I don't have profound words today.

The memories are there still. They'll always be there.

How did we spend September 10? The Yankees were rained out.

That's what I remember.

September 11, 2001? I remember it all. I remember how I felt. I remember the looks on others faces. How I was supposed to go to a meeting in White Plains and spent a large chunk of the day in the WGCH newsroom and offices.

How I was beginning to prep for Greenwich at Norwalk. They were to play that Saturday. Were.

I remember how I watched and listened.

How I wondered if this was World War III.

That look at the sky when I heard on WCBS (880 am) that the second plane had hit, and I knew.

We all knew.

There were no tears that day.

Just shock.

What the ****? No, really. What the **** was going on?

Driving home on a basically empty Interstate 684. I'll always remember that.

The TV constantly on.
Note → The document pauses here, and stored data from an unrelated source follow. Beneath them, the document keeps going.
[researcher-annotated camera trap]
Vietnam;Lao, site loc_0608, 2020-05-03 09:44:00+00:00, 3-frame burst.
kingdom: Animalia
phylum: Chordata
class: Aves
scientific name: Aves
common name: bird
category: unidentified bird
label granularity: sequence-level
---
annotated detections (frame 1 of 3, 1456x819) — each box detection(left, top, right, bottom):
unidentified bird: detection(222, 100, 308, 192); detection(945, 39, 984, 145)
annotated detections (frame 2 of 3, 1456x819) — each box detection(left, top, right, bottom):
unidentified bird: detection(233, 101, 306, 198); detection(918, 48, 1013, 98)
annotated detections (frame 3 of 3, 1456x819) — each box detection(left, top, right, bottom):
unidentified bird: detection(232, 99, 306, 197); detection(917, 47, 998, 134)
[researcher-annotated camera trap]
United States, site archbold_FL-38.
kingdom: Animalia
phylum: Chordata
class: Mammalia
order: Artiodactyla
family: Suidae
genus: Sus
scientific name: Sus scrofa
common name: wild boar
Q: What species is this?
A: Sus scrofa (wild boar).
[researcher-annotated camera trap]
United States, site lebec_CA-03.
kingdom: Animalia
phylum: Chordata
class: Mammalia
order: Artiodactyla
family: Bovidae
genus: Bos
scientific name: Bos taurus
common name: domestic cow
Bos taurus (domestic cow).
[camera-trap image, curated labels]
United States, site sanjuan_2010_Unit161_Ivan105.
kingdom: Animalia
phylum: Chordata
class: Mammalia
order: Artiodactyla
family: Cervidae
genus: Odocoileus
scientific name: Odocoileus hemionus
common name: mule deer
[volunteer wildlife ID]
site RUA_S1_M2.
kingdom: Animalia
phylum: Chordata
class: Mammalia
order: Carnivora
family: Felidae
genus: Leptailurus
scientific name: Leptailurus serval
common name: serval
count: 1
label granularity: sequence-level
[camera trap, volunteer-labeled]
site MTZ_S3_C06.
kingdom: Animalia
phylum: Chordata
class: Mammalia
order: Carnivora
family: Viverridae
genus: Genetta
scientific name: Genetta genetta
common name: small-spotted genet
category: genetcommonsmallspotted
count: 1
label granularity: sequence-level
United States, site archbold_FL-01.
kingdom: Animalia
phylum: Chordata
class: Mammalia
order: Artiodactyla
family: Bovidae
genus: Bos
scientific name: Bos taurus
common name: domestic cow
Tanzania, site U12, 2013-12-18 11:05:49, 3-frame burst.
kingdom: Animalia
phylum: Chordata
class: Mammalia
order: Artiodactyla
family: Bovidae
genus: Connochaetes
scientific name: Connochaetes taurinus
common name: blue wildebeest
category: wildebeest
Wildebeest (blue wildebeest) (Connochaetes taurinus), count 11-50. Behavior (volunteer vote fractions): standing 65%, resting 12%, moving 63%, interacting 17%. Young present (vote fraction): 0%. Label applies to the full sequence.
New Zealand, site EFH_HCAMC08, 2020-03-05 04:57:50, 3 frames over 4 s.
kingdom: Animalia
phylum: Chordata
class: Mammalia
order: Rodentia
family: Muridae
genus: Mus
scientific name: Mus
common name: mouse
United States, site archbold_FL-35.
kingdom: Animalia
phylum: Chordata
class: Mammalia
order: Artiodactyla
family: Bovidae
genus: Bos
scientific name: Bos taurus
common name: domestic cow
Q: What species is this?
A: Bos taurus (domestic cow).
Or the radio. Or -- because I'm me -- both.

That Greenwich/Norwalk game never happened. They played Trinity Catholic 10 days later.

The Cardinals football family suffered a loss in the attacks. I always look for his name.

The memories are still there. We push them aside most of the time. Then yank them back out when it's brought up, or on this very day.

For many, the horror began around 8am on airplanes departing from Boston, Washington Dulles, and Newark.

For the rest of us, that time will always be 8:46.

It carried on until 10:29, when the North Tower collapsed.

It seemed to never end, with part of the Pentagon collapsing, and WTC Tower 7 also falling.

September 12 was a strange day. It was my first time on the air.

We insisted on doing a show, and didn't need anyone to tell us how to do it.

It was a golf show, but it wasn't a golf show that night.

It was cathartic (and it's embedded at the bottom of this post).

It all still hurts.

It was an event that happened in New York, Washington, and Shanksville, PA.

But it wasn't just a New York event. This was our country.

And our world.

So much to say. I've written plenty.

Year after year I write on the blog and hurt for friends and loved ones and strangers who lost. I understand we all lost something, even if it was the end of our innocence.

Seventeen years.

And I still feel like I've said nothing.